For the first time in 30 years, on July 14, 2014, the Equal Employment Opportunity Commission (“EEOC”) has issued comprehensive guidelines for employers dealing with pregnant employees in the workplace (the “Guidance”). Employers must remember that while EEOC guidance is not law, the Agency’s position on such topics will be relied upon by the courts. The Guidance is available at: [http://www.eeoc.gov/laws/guidance/pregnancy_guidance.cfm]
The Guidance is extensive and addresses the treatment of pregnant and non-pregnant workers under the Pregnancy Discrimination Act (“PDA”) which amends Title VII of the Civil Rights Act of 1964 (“Title VII”), the Americans with Disabilities Act and the Family and Medical Leave Act. Some of the highlights of the Guidance include the EEOC’s position on the following topics:
Employers may not discriminate against employees who are pregnant, or against a woman with a medical condition relating to pregnancy or childbirth, all of which is prohibited as sex discrimination;
The PDA requires employers to provide pregnant workers with equal access to employment benefits such as leave, light duty and health benefits; and
The Americans With Disabilities Act (“ADA”), with its broader definition of “disability,” applies to individuals with pregnancy-related impairments.
Of particular note, the Guidance “discourages” employers from even asking employees about pregnancy and other gender-related issues. In addition, the Guidance establishes that employers must offer light duty to pregnant employees if they offer such positions to non-pregnant employees. The Guidance also addresses the requirement that employers provide health insurance benefits that treat pregnancy-related costs in the same manner as non-pregnancy related costs. The Guidance is extensive and addresses other issues not discussed in this post.
Practically, the Guidance provides “Best Practices” for employers to consult to avoid claims related to pregnancy. Employers are well advised to become familiar with such practices.
The PDA, Title VII and the ADA apply to private employers with 15 or more employees, as well as government employers, labor organizations, employment agencies, and apprenticeship and training programs.
Employers are also reminded of the Patient Protection and Affordable Care Act’s amendment to the Fair Labor Standards Act, which establishes the requirement that employers provide a reasonable break time and private place for breastfeeding employees to express milk.
--
EXERCISE DIRECTIONS:
Repeat word for word the part of the EEOC pregnancy guidance summary that begins at "Practically, the Guidance" and stops after "to express milk.".

INFORMATION SUPPLIED:
--
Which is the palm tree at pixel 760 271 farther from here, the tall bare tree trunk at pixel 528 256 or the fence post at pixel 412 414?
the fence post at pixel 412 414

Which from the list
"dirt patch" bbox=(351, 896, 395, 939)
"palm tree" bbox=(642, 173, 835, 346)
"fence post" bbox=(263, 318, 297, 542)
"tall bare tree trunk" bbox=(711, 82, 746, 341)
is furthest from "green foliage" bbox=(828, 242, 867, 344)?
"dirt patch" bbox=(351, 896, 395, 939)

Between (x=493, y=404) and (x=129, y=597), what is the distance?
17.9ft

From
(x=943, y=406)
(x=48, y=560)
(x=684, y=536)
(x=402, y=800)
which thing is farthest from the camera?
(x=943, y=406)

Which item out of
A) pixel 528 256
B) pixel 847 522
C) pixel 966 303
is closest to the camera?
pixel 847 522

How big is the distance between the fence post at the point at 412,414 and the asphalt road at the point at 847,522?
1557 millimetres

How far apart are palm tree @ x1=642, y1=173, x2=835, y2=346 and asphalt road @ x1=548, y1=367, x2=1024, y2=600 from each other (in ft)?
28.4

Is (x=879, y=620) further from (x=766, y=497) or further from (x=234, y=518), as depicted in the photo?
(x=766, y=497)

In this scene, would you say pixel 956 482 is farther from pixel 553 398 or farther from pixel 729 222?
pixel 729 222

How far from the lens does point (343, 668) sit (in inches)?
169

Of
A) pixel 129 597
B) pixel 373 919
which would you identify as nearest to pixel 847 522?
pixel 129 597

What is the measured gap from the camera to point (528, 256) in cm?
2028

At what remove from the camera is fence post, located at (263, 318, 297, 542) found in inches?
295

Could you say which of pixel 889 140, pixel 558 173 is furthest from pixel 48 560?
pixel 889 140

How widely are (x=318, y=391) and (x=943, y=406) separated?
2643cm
--
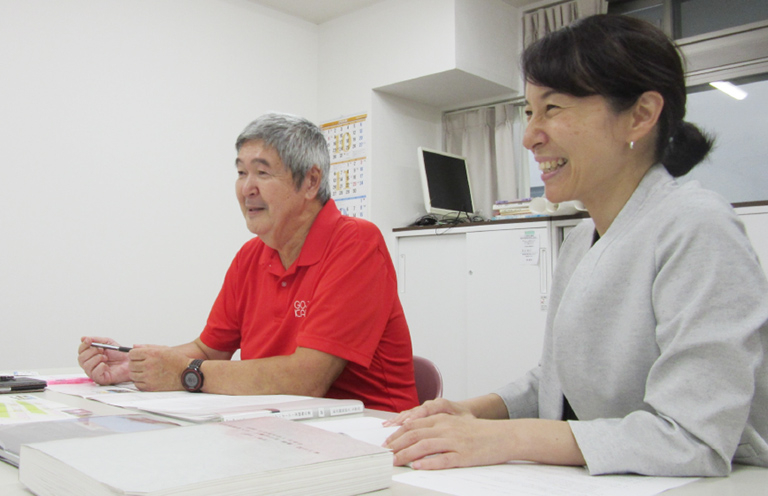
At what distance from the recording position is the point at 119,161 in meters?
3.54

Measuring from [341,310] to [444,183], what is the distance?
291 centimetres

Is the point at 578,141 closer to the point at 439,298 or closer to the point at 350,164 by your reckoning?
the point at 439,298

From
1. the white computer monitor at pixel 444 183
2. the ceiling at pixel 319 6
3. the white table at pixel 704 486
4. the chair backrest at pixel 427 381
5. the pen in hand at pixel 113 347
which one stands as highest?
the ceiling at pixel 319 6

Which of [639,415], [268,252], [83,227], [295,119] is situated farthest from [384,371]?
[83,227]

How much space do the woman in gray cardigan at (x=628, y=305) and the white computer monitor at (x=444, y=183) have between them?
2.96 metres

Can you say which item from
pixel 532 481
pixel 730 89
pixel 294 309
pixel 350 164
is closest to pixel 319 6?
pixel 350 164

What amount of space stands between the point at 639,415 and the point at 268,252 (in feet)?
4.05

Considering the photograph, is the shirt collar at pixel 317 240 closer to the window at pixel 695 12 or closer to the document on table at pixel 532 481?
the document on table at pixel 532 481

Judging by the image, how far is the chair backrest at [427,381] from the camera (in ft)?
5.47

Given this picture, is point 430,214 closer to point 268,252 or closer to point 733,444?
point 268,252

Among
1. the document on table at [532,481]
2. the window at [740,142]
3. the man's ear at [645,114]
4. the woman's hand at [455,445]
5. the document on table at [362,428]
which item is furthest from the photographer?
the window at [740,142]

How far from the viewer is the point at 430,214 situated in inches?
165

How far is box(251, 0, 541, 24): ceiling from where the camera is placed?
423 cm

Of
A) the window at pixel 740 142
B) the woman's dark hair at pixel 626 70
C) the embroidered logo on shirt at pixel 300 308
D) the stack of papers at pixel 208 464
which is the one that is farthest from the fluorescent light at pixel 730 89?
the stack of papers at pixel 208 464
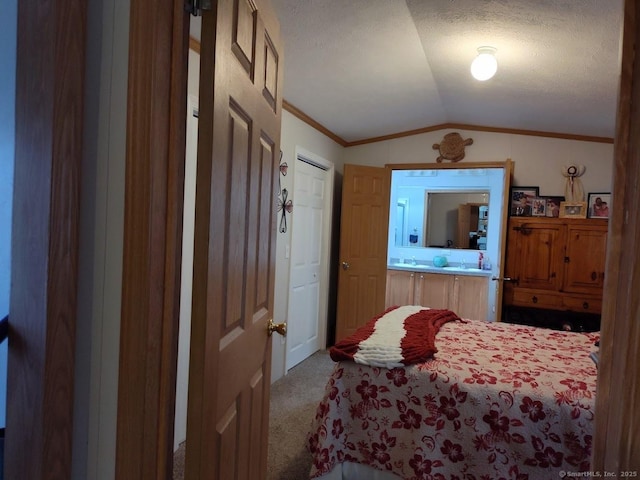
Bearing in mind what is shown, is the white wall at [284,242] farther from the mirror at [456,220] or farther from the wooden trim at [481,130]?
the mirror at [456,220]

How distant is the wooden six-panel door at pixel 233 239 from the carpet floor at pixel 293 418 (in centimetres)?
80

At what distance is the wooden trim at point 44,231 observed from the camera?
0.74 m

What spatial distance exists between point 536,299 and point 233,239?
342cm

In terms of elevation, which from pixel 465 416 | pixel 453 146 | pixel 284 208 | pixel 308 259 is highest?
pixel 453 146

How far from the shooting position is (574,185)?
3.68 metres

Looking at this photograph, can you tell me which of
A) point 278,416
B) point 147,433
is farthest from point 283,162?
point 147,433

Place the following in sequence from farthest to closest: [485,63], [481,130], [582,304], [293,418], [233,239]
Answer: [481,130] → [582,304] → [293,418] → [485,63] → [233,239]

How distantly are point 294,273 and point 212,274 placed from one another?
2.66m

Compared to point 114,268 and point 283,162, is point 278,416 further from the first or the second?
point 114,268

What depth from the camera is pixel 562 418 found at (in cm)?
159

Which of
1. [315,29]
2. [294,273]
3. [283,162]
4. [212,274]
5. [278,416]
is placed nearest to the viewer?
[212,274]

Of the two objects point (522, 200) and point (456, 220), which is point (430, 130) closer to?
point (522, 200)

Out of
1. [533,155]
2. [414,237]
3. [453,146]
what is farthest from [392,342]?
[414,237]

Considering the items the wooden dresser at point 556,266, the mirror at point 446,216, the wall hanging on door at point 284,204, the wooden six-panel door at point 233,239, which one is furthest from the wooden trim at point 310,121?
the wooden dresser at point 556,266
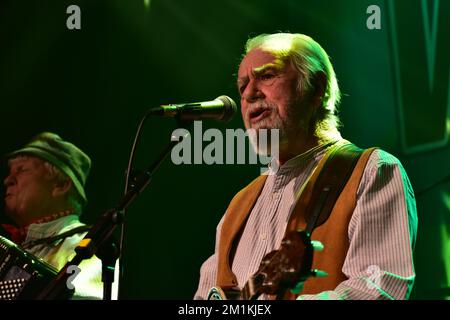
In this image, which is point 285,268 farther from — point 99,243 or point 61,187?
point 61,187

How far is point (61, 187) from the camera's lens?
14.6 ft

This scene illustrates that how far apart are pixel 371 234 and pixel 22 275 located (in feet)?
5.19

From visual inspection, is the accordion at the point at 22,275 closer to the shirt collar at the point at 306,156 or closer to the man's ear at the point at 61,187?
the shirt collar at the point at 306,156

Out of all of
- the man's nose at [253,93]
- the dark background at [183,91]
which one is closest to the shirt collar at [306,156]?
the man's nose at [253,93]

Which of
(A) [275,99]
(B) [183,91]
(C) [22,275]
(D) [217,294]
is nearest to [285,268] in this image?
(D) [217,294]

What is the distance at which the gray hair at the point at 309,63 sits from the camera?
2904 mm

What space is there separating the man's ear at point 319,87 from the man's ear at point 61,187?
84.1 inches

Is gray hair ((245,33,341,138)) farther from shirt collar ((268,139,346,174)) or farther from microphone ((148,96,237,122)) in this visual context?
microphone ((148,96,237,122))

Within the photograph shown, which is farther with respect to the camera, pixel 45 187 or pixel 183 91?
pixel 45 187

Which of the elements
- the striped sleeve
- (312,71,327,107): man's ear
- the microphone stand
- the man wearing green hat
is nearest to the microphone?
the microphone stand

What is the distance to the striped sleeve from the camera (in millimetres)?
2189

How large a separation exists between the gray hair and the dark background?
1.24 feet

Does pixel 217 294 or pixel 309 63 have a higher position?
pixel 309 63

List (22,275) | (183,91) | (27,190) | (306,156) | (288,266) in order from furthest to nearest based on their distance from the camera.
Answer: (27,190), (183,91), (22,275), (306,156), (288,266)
--
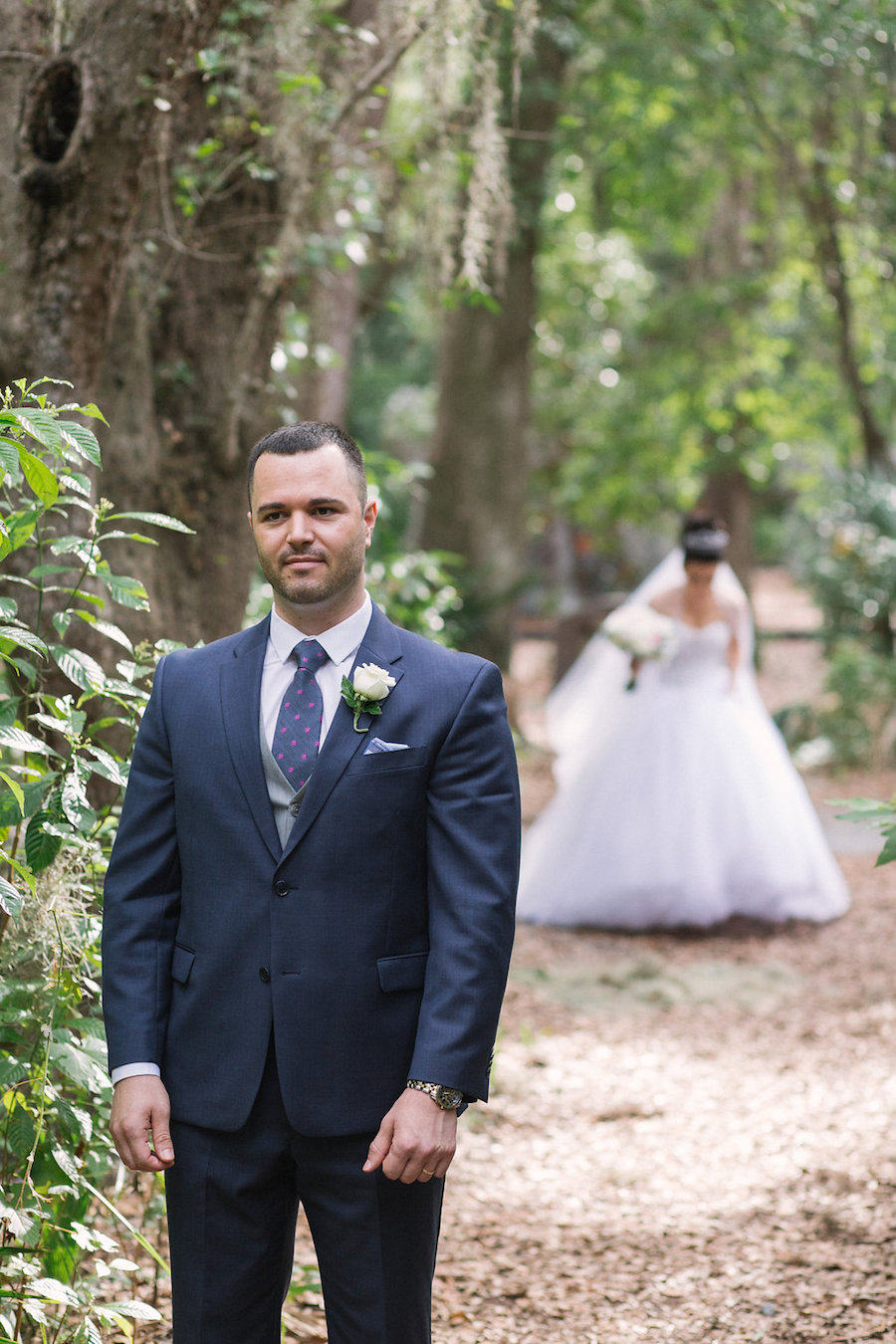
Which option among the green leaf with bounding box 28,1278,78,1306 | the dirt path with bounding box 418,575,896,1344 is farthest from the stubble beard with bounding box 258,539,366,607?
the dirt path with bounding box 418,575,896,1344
--
RESPONSE AREA:
Practically, the Guidance provides “Best Practices” for employers to consult to avoid claims related to pregnancy. Employers are well advised to become familiar with such practices.
The PDA, Title VII and the ADA apply to private employers with 15 or more employees, as well as government employers, labor organizations, employment agencies, and apprenticeship and training programs.
Employers are also reminded of the Patient Protection and Affordable Care Act’s amendment to the Fair Labor Standards Act, which establishes the requirement that employers provide a reasonable break time and private place for breastfeeding employees to express milk.